Le réseau astrocytaire constituerait donc un système de transmission non-synaptique qui se superposerait au système neuronal pour jouer un rôle majeur de modulation des activités neuronales.

Du grec syn (ensemble) et haptein (joindre), le mot synapse désigne l’endroit où l’axone se connecte au dendrite. C’est le point de jonction entre deux neurones. Or dans le monde animal, les neurones ont deux façons bien différentes de se « joindre ensemble » :

  • la synapse électrique, où les cellules se touchent et sont reliées par de petits trous, ce qui permet à l’influx nerveux de passer directement de l’une à l’autre;
  • la synapse chimique, où les cellules ne se touchent pas et où l’influx nerveux a besoin de molécules particulières pour franchir l’espace entre les deux.

Moins rapides que les synapses électriques, nos synapses chimiques sont cependant beaucoup plus souples et malléables, une caractéristique précieuse à la base de tout apprentissage.

L’influx nerveux peut aussi être transmis d’une cellule sensorielle réceptrice à un neurone. Ou encore d’un neurone aux muscles pour les faire se contracter ou aux glandes pour leur faire sécréter leurs hormones. On parle alors de jonctions neuromusculaire ou neuro-glandulaire.

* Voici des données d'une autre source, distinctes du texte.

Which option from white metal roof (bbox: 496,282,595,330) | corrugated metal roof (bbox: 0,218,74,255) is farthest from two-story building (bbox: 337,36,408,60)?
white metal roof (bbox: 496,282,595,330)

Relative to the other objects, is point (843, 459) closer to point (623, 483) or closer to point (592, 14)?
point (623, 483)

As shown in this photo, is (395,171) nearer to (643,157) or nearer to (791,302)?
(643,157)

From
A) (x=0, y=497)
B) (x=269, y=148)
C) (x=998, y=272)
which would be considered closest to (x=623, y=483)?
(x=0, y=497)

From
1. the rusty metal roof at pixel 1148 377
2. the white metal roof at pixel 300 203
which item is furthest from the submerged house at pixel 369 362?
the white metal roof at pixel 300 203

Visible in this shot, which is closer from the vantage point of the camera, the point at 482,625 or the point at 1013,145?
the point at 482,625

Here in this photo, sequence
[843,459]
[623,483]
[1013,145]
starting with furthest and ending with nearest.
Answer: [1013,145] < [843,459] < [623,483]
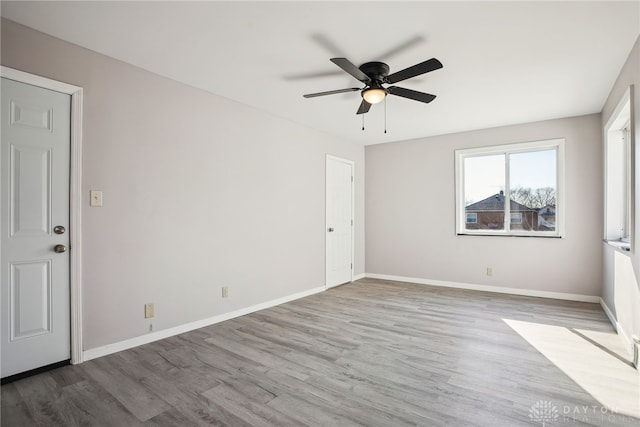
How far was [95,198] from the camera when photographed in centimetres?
266

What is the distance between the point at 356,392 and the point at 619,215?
12.9 ft

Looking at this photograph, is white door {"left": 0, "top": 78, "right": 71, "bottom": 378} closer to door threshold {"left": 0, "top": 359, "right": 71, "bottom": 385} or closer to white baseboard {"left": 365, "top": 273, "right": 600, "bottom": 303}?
door threshold {"left": 0, "top": 359, "right": 71, "bottom": 385}

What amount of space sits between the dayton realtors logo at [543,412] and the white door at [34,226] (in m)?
3.28

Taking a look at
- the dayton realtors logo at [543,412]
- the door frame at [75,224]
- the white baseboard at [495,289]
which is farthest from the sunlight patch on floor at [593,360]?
the door frame at [75,224]

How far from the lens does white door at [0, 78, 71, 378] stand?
2270mm

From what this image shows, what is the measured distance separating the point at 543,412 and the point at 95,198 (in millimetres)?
3511

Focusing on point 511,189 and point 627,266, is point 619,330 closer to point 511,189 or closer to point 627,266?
point 627,266

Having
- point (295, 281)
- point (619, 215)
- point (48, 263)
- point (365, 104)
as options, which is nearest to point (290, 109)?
point (365, 104)

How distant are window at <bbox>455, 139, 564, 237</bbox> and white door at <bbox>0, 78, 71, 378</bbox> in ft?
16.8

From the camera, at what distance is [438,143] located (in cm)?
547

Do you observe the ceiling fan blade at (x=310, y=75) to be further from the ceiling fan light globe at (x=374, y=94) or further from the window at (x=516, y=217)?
the window at (x=516, y=217)

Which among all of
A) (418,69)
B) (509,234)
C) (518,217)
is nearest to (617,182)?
(518,217)

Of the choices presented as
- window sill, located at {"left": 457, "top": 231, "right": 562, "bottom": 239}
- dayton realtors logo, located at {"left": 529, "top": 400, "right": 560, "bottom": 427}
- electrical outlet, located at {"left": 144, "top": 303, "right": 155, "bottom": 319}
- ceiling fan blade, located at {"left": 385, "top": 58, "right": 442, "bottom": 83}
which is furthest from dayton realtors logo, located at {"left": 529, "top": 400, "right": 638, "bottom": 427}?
window sill, located at {"left": 457, "top": 231, "right": 562, "bottom": 239}

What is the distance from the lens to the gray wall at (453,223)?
436 cm
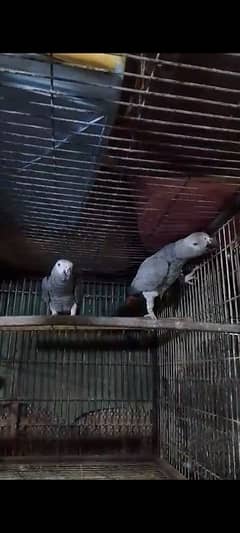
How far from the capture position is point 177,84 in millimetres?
853

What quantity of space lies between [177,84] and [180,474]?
1768mm

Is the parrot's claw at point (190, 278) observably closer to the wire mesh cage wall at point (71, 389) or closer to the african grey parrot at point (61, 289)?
the african grey parrot at point (61, 289)

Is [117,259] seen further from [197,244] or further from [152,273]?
[197,244]

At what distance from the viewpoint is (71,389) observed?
2.61 meters

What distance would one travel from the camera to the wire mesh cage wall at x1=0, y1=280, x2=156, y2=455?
251 centimetres

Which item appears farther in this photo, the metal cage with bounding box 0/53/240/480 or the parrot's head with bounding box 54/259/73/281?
the parrot's head with bounding box 54/259/73/281

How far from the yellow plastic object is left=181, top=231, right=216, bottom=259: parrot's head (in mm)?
939

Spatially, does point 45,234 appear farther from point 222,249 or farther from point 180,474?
point 180,474

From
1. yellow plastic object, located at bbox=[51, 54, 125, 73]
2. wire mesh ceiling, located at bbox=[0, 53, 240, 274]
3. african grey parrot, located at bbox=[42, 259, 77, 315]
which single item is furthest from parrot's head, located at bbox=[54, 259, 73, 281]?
yellow plastic object, located at bbox=[51, 54, 125, 73]

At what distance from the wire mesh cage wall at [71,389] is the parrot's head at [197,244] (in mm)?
1025

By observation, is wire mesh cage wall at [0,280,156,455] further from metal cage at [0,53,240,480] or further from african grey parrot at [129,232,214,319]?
african grey parrot at [129,232,214,319]

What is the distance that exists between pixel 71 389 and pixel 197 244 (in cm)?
146

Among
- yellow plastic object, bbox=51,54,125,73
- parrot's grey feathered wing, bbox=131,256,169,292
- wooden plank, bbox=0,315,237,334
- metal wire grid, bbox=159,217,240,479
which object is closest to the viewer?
yellow plastic object, bbox=51,54,125,73
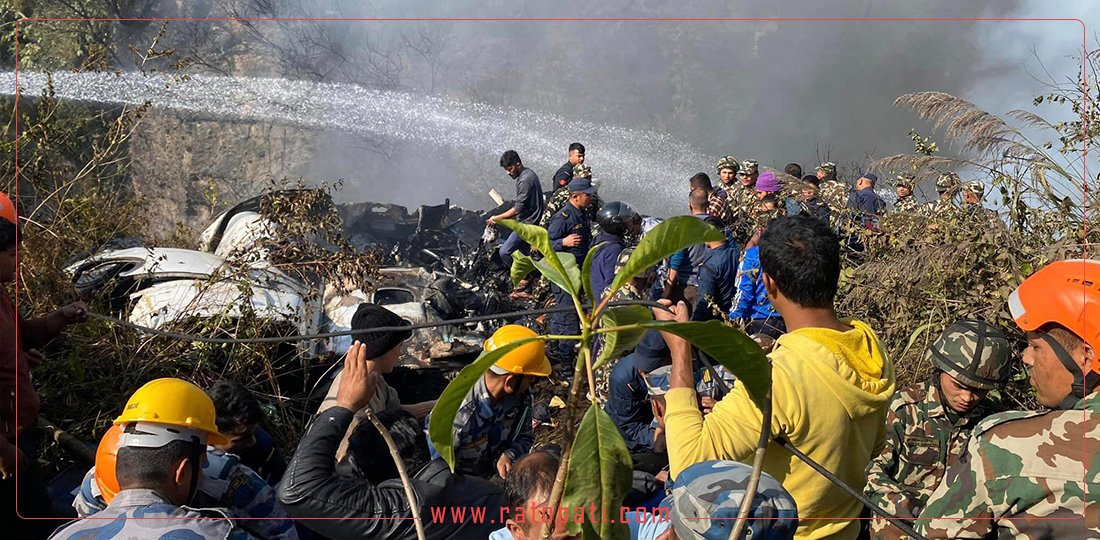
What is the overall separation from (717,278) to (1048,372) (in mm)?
3179

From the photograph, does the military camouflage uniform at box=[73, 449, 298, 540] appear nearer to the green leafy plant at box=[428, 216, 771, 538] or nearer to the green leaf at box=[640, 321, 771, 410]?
the green leafy plant at box=[428, 216, 771, 538]

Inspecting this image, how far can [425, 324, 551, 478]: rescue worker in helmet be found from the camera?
298cm

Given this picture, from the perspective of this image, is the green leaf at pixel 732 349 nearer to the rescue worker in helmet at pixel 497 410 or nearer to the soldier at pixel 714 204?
the rescue worker in helmet at pixel 497 410

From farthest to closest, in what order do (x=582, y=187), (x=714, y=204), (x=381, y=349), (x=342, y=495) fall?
(x=582, y=187), (x=714, y=204), (x=381, y=349), (x=342, y=495)

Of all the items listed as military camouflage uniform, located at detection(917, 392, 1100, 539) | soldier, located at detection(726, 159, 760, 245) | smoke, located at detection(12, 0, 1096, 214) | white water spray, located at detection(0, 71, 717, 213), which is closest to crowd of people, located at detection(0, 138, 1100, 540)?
military camouflage uniform, located at detection(917, 392, 1100, 539)

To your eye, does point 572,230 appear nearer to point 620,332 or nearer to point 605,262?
point 605,262

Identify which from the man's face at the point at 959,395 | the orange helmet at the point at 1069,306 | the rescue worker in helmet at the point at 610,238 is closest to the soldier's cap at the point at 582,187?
the rescue worker in helmet at the point at 610,238

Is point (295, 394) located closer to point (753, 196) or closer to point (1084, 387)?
point (753, 196)

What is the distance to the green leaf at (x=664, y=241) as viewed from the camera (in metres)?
1.13

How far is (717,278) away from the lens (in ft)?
16.8

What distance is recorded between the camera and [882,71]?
51.7 ft

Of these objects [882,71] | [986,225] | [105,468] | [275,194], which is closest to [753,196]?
[986,225]

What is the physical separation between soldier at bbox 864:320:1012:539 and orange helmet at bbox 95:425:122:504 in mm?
2337

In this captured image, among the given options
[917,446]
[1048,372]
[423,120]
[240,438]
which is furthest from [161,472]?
[423,120]
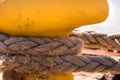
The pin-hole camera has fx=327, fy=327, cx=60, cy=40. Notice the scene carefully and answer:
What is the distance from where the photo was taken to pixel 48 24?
0.96 m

Dans une synapse chimique typique entre deux neurones, le neurone d’où arrive l’influx nerveux est appelé pré-synaptique. Celui où vont se fixer les messagers chimiques, ou neurotransmetteurs, reçoit l’épithète de post-synaptique.

Plusieurs structures spécialisées permettent de reconnaître le neurone pré- du neurone post-synaptique :

Dans le bouton terminal de l’axone pré-synaptique, on peut observer des mitochondries ainsi que des microtubules qui permettent le transport des neurotransmetteurs du corps cellulaire (où ils sont produits) jusqu’au bout de l’axone.

On peut aussi y voir des vésicules sphériques remplies de neurotransmetteurs. Ces derniers seront excrétés par fusion de la membrane des vésicules avec celle du bouton pré-synaptique, un processus appelé exocytose.

La fente synaptique que les neurotransmetteurs ont à franchir est très mince, de l’ordre de 0,02 micron.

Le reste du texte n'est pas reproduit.